:: Input records ::

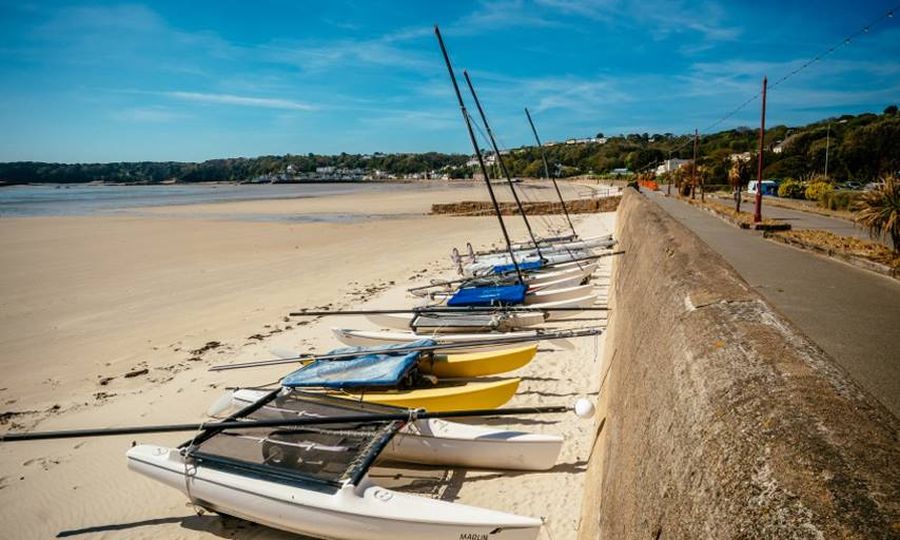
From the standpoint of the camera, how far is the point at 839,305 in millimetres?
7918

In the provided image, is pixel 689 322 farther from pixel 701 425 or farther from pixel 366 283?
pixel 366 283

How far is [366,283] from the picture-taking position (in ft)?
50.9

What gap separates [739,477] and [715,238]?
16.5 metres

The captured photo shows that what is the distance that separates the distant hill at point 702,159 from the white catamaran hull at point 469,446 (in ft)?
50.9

:::

-- Task prompt --
Rescale the entries by copying every line again, requests included, and multiplying every number in the answers (the distances and the pixel coordinates) by 0.45. Round each result to the same number of decimals it had, with halves rounding up, and leave the pictures out of your reply.

-- Exercise response --
From the standpoint of the camera, how far is the point at 839,305 in millimetres?
3563

In the provided image, is pixel 689 322 farther from pixel 701 425 or farther from pixel 366 283?
pixel 165 127

How far is [366,283] from the picture-taking position (in ft)?
22.9

What gap separates [739,477] and [715,238]?
7.4 metres

The captured photo shows that what is the distance that separates the distant hill at point 702,159 from the white catamaran hull at point 469,446 (in ft)?
22.9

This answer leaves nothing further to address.